Exemptions and privileges
The Act treated the private companies at par with the public companies and the private companies had to comply with all sorts of compliances as applicable to private companies. On representations of the stakeholders, the Central Government, in the interest of public, directed that certain provisions of the Act shall not apply or shall apply with such exceptions, modifications and adaptations, as specified in Notification vide No. GSR 464 (E), dated 05.06.2015 to a private company as detailed below-
- Cash flow statement - Section 2(40) defines the expression ‘financial statement’. The proviso to this section provides that the financial statement may not include the ‘Cash flow Statement’ to private company (if such private company is a startup company).
- Related party - Section 2(76) defines the expression ‘related party’. Section 188 of the Act provides that no company shall enter into any contract or agreement with the related party in certain transactions. The private company is exempted from the provisions of Section 2(76) and section 188.
- Section 43 and section 47 - Section 43 provides the kinds of share capital and section 47 provides for the voting rights of various types of share holders. These two provisions shall not be applicable to private companies where memorandum or articles of association of the private company so provides.
- Section 62(1)(a)(i) and section 62(2) - Further issue of share capital - Restrictions envisaged under Section 62(1)(a)(i) and 62(2) will apply to private companies with the insertion of a new proviso which provides that notwithstanding anything contained in Section 62(2) in this section, in case 90% of the members of a private company have given their consent in writing or in electronic mode, the periods lesser than those specified in the said sub clause or sub section shall apply.
Section 62(1)(b) provides that the share shall be offered to employees under a scheme of employees' stock option, subject to special resolution passed by company and subject to such conditions as may be prescribed. For a private company ordinary solution is enough.
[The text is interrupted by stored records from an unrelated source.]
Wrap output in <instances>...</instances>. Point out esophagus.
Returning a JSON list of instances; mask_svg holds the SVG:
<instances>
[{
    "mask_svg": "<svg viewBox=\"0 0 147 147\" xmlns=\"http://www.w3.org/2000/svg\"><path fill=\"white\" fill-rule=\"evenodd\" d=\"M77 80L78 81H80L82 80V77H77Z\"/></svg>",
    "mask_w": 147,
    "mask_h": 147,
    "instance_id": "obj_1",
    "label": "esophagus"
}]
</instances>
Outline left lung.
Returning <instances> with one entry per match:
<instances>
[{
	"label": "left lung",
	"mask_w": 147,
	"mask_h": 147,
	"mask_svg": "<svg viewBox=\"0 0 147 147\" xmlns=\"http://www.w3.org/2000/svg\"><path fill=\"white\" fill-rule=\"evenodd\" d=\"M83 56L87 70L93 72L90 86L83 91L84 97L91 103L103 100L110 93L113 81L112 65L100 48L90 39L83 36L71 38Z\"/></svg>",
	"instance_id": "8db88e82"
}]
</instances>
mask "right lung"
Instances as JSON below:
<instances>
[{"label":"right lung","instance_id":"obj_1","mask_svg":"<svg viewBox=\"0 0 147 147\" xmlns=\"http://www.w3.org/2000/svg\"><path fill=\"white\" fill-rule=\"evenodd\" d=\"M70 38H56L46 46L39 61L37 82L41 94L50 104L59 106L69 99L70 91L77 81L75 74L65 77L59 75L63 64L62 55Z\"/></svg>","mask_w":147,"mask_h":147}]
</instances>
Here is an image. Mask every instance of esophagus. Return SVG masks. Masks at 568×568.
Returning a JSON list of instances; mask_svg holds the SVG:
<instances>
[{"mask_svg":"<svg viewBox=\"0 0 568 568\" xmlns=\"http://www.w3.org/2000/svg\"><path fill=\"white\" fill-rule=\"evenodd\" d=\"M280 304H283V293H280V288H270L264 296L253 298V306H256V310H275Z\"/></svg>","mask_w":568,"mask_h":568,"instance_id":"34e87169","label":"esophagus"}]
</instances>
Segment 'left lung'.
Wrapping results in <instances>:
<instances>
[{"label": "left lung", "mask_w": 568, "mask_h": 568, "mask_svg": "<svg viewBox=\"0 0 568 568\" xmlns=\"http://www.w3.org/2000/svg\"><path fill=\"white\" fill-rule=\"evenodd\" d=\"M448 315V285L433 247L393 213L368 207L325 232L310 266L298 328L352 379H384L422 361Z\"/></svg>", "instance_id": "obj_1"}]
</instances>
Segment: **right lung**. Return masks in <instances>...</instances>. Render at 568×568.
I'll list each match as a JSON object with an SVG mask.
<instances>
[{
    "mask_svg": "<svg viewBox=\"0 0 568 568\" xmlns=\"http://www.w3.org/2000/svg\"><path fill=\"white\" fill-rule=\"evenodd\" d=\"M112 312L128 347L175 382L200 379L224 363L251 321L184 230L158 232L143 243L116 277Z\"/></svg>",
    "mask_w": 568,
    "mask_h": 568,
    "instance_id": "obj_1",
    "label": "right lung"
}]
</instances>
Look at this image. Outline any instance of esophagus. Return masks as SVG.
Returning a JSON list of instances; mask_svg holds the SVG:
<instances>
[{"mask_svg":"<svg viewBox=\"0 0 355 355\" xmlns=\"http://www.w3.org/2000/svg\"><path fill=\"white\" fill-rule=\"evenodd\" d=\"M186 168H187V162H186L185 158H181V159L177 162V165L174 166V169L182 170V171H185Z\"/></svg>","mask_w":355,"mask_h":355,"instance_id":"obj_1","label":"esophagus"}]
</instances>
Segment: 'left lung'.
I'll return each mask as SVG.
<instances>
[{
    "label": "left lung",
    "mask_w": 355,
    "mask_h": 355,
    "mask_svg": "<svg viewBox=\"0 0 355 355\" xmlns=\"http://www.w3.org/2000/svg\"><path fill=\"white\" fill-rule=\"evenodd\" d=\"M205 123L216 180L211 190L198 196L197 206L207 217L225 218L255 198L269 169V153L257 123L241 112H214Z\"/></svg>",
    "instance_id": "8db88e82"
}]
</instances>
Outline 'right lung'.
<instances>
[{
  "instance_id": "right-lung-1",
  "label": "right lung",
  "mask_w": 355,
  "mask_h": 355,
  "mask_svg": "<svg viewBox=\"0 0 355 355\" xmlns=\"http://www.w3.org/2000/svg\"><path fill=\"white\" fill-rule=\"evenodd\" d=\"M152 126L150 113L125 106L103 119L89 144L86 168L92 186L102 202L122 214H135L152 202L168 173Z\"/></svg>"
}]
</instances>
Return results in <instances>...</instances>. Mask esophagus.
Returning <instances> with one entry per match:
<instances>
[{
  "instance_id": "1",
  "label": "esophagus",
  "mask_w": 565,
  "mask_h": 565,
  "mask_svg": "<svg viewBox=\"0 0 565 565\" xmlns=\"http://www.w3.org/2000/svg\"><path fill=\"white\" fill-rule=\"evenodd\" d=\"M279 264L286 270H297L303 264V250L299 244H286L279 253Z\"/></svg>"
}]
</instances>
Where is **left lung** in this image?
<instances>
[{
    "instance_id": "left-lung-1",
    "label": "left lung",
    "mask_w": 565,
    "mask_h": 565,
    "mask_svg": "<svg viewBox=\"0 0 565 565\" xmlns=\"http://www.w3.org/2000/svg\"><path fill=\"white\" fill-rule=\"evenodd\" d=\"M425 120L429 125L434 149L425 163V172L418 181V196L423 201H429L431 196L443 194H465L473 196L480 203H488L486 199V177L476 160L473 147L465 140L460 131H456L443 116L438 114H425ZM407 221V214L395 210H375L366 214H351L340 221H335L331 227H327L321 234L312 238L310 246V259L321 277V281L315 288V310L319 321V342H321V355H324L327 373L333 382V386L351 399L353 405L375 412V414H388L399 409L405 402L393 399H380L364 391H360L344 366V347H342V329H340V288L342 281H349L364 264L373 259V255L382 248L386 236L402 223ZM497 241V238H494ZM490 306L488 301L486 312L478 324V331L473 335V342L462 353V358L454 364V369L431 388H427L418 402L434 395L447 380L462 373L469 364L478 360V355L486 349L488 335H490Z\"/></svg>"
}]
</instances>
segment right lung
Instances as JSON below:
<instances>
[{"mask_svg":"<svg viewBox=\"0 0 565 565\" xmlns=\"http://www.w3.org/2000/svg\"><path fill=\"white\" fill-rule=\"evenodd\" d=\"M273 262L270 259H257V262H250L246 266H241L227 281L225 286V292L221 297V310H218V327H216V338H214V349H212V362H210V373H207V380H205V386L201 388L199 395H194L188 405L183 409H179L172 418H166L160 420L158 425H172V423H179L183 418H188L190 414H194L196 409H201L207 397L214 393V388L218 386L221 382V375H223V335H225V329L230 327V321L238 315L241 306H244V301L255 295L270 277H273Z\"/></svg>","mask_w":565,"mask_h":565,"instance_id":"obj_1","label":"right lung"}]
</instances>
- Section 67 - Restrictions on purchase by company or giving of loans by it for purchase of its shares - Section 67 shall not apply to private companies-
- in whose share capital no other body corporate has invested any money;
- if the borrowings of such a company from banks or financial institutions or anybody corporate is less than twice its paid up share capital or Rs.50 crores, whichever is lower; and
- such a company is not in default in repayment of such borrowings subsisting at the time of making transactions under section 67.
- Section 73 - Prohibition on deposits from public - Section 73(2) provides that a company may, subject to the passing of a resolution in general meeting and subject to such rules as may be prescribed in consultation with the Reserve Bank of India, accept deposits from its members on such terms and conditions, including the provision of security, if any, or for the repayment of such deposits with interest, as may be agreed upon between the company and its members, subject to the fulfillment of the conditions prescribed.
The above shall not be applicable to private companies-
- which accepts from its members monies not exceeding 100% of aggregate of the paid up share capital, free reserves and securities premium account; or
- which is a start-up, for 5 years from the date of its incorporation; or
- which fulfils all of the following conditions, namely:-
- which is not an associate or a subsidiary company of any other company;
- if the borrowings of such a company from banks or financial institutions or anybody corporate is less than twice of its paid up share capital or Rs.50 crores, whichever is lower; and
- such a company has not defaulted in the repayment of such borrowings subsisting at the time of accepting deposits under this section.
The company referred to above shall file the details of monies accepted to the Registrar in such manner as may be specified.
- Section 92 - Annual Report - Section 92(1) provides that every company shall prepare a annual return in the prescribed form containing the particulars as they stood on the close of the financial year. This section shall be applicable to private companies which are small companies where aggregate amount of remuneration drawn by directors.
- Proviso to Section 92 (1) - Signing of Annual Report - The proviso to Section 92(1) provides that in relation to One Person Company and small company, the annual return shall be signed by the company secretary, or where there is no company secretary, by the director of the company. This proviso shall be substituted by a new proviso for private companies. According to this newly substituted proviso in relation to One Person Company, small company and private company (if such private company is a start-up), the annual return shall be signed by the company secretary, or where there is no company secretary, by the director of the company.
- Sections 101 to 107 and 109 -
These provisions shall apply to private companies unless otherwise specified in the sections or the Articles of the Company provide otherwise.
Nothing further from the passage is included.